(SELECTED TEXT begins)
Reputation: 2102
I am trying to Migrate one project from GitLab to GitHub. The repository size is 685.83MB and it consists of few .dat,.csv,.exe,.pkl
files which are more than 100MB to 3383.40 MB. it is failing with below errors.
GitLab To GitHub Migration Steps:-
$ git clone --mirror [email protected]:test/my-repo.git
$ cd my-repo.git
$ git remote set-url --push origin [email protected]:test/my-repo.git
$ git push
Error
remote: error: GH001: Large files detected. You may want to try Git Large File Storage - https://git-lfs.github.com.
remote: error: File Src/project/label/file1.dat is 476.32 MB; this exceeds GitHub Enterprise's file size limit of 100.00 MB
remote: error: File Src/models/label/file2.dat is 2431.49 MB; this exceeds GitHub Enterprise's file size limit of 100.00 MB
remote: error: File test/test1/label/model/file3.exe is 1031.94 MB; this exceeds GitHub Enterprise's file size limit of 100.00 MB
remote: error: File test/test2/usecase/filemarker/file3.csv is 997.02 MB; this exceeds GitHub Enterprise's file size limit of 100.00 MB
remote: error: File src/msg/sports/model.pkl is 3383.40 MB; this exceeds GitHub Enterprise's file size limit of 100.00 MB
remote: error: File test/movie/maker/marker.dat is 1373.45 MB; this exceeds GitHub Enterprise's file size limit of 100.00 MB
remote: error: File project/make/level/project/realmaker.csv is 1594.83 MB; this exceeds GitHub Enterprise's file size limit of 100.00 MB
remote: error: File src/moderm/network/test.pkl is 111.07 MB; this exceeds GitHub Enterprise's file size limit of 100.00 MB
Git LFS/BFG Method:
$ git clone --mirror gitlab-heavy-repo
$ cd gitlab-heavy-repo.git
$ java -jar bfg-1.12.5.jar --convert-to-git-lfs '*.dat' --no-blob-protection
$ java -jar bfg-1.12.5.jar --convert-to-git-lfs '*.exe' --no-blob-protection
$ java -jar bfg-1.12.5.jar --convert-to-git-lfs '*.csv' --no-blob-protection
$ java -jar bfg-1.12.5.jar --convert-to-git-lfs '*.pkl' --no-blob-protection
$ git reflog expire --expire=now --all && git gc --prune=now
$ git lfs install
$ git remote set-url origin [email protected]:some-org/githubheavy-repo.git
$ git push
Even after above process, it fails with same error. it seems Git LFS have 2GB Limitation. So tried to remove the above larger files completely from repository. Followed below method to remove.
(SELECTED TEXT ends)
EXPLORE THE MATERIAL:
1: Answer the following questions from the GitLab-to-GitHub migration post.
(a) What size does the post give for the repository?
(b) Which BFG jar file is run in the Git LFS/BFG method?
(c) What size limitation does the post say Git LFS seems to have?
2: Reproduce the GitLab-to-GitHub migration post word for word, starting with "GitLab To GitHub Migration" and going on through "Storage - https://git-lfs.github.com.".
3: Write the next part of the GitLab-to-GitHub migration post, picking up after its final sentence.
(EXCERPTED RECORDS begins)
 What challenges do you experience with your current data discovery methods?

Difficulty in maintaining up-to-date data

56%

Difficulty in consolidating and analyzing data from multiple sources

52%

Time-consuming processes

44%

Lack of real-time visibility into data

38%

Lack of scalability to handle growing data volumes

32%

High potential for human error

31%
(EXCERPTED RECORDS ends)
(EXCERPTED RECORDS begins)
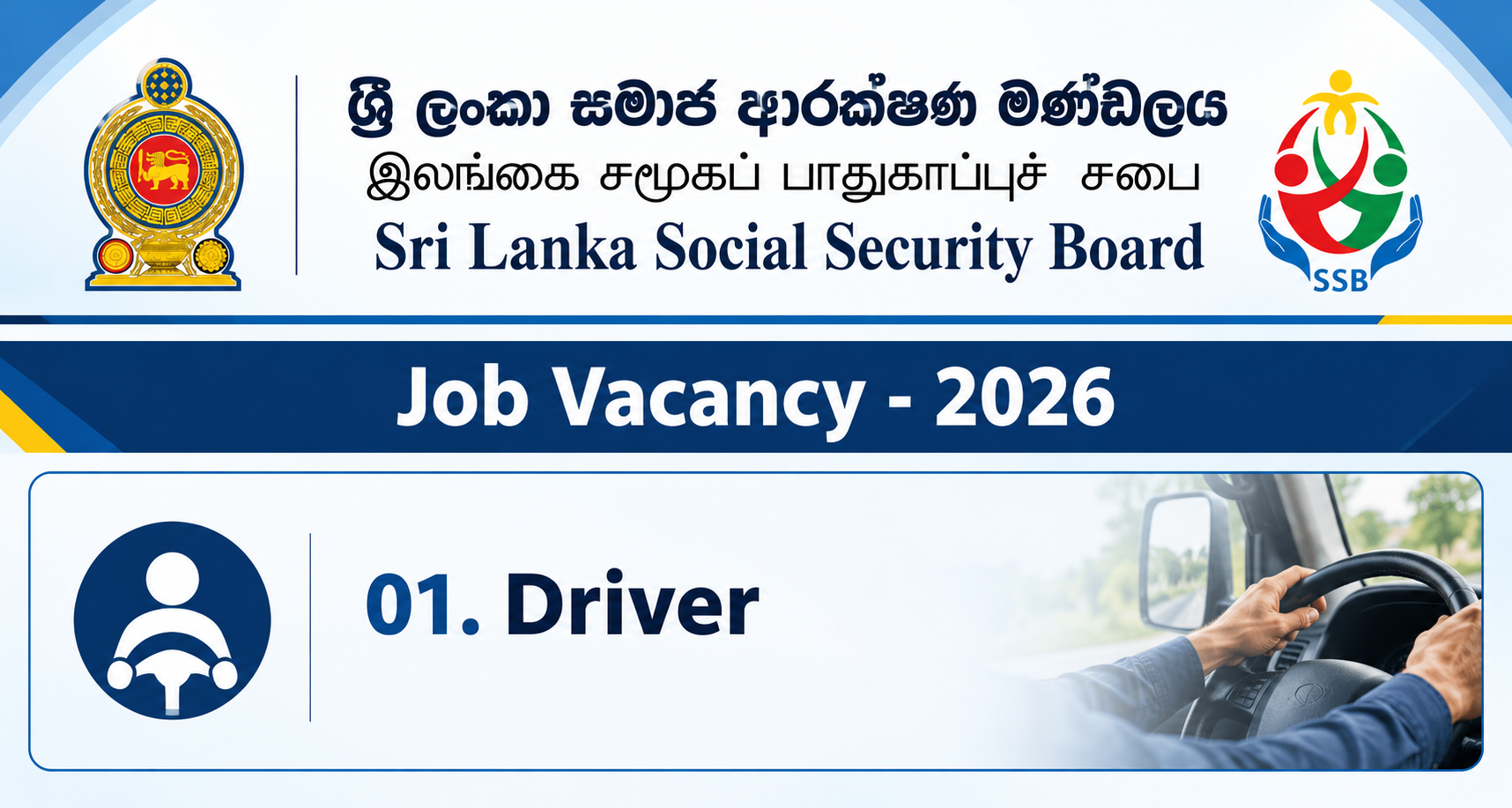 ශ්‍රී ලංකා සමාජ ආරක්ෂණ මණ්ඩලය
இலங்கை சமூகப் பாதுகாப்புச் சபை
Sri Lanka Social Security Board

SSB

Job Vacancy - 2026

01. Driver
(EXCERPTED RECORDS ends)
ANSWERS BY TASK:
1:
(a) 685.83MB
(b) bfg-1.12.5.jar
(c) 2GB

2:
GitLab To GitHub Migration Steps:-
$ git clone --mirror [email protected]:test/my-repo.git
$ cd my-repo.git
$ git remote set-url --push origin [email protected]:test/my-repo.git
$ git push
Error
remote: error: GH001: Large files detected. You may want to try Git Large File Storage - https://git-lfs.github.com.

3:
1) git clone gitlab-heavy-repo
2) cd gitlab-heavy-repo
3) git filter-branch --force --index-filter "git rm --cached --ignore-unmatch Src/project/label/file1.dat" --prune-empty --tag-name-filter cat -- --all
4) git reflog expire --expire=now --all
5) git gc --prune=now
6) git push origin --force --all
7) git push origin --force --tags
8) rm -rf .git/refs/original/
Repeated the same steps for all the above larger files. But now in Gitlab repository storage size shows - 1.9-GB
initially it was only 685.83MB.
Please correct me. Thanks in advance.
Upvotes: 6
Views: 6949
Reputation: 14569
Add all files above 100MiB to .gitignore:
find . -size +100M | cat >> .gitignore
If you have not committed the files yet:
Read files from .gitignore and remove them from repo (without deleting them from disk):
On Linux:
git ls-files -ci --exclude-standard -z | xargs -0 git rm --cached
On macOS:
alias apply-gitignore="git ls-files -ci --exclude-standard -z | xargs -0 git rm --cached"
On Windows:
for /F "tokens=*" %a in ('git ls-files -ci --exclude-standard') do @git rm --cached "%a"
If you have committed the files:
You'll need to clean them from commit history.
Run the following command to remove a file from all previous commits:
Warning! Rewriting history is dangerous.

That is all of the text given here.